# START OF Excerpted text

Senator JONES of Washington. I wish you would give for the apartments where that has been done?

Mr. WHALEY. Yes, sir. We had a case where that was done and we carried it up to the district attorney and had him prosecute the matter in the municipal court. The man was fined. That was the Princeton apartment house up on W Street.

Senator JONES of Washingon. Is that the only instance?
Mr. WHALEY. That is one instance.

Senator JONES of Washington. I wish you would give for the record a list of those instances.

Let me suggest this, that it be understood that the record of this hearing be printed in the morning, so we may get it, and that it be not held out for revision or anything like that, but that we have the hearings printed so we may get them the next morning after the hearing is had.

# END OF Excerpted text

Exercise details
Repeat the hearing transcript word for word, in full. The lines that follow the hearing transcript come from a separate source.

# START OF Data lines

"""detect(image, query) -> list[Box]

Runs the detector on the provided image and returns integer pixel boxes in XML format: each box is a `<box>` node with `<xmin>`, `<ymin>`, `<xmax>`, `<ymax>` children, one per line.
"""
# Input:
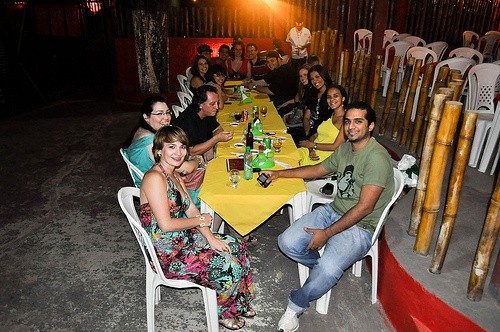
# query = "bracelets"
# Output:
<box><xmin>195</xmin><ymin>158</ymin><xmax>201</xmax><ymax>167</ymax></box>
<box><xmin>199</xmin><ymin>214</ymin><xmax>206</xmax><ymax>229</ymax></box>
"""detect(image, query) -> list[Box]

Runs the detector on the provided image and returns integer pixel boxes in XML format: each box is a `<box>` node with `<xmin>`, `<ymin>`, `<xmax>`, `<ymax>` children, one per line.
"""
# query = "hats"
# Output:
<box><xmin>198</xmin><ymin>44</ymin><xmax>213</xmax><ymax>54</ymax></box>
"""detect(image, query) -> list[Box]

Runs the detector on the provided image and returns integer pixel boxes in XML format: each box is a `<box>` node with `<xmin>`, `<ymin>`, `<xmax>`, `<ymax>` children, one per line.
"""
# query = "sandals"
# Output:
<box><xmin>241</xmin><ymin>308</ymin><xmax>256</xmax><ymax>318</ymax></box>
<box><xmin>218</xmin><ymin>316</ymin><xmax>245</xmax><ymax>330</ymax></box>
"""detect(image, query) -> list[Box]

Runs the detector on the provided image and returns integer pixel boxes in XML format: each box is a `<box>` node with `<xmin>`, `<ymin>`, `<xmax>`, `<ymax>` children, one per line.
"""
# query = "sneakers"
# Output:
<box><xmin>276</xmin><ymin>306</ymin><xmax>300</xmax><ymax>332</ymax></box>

# END OF Data lines

Written reply
Senator JONES of Washington. I wish you would give for the apartments where that has been done?

Mr. WHALEY. Yes, sir. We had a case where that was done and we carried it up to the district attorney and had him prosecute the matter in the municipal court. The man was fined. That was the Princeton apartment house up on W Street.

Senator JONES of Washingon. Is that the only instance?
Mr. WHALEY. That is one instance.

Senator JONES of Washington. I wish you would give for the record a list of those instances.

Let me suggest this, that it be understood that the record of this hearing be printed in the morning, so we may get it, and that it be not held out for revision or anything like that, but that we have the hearings printed so we may get them the next morning after the hearing is had.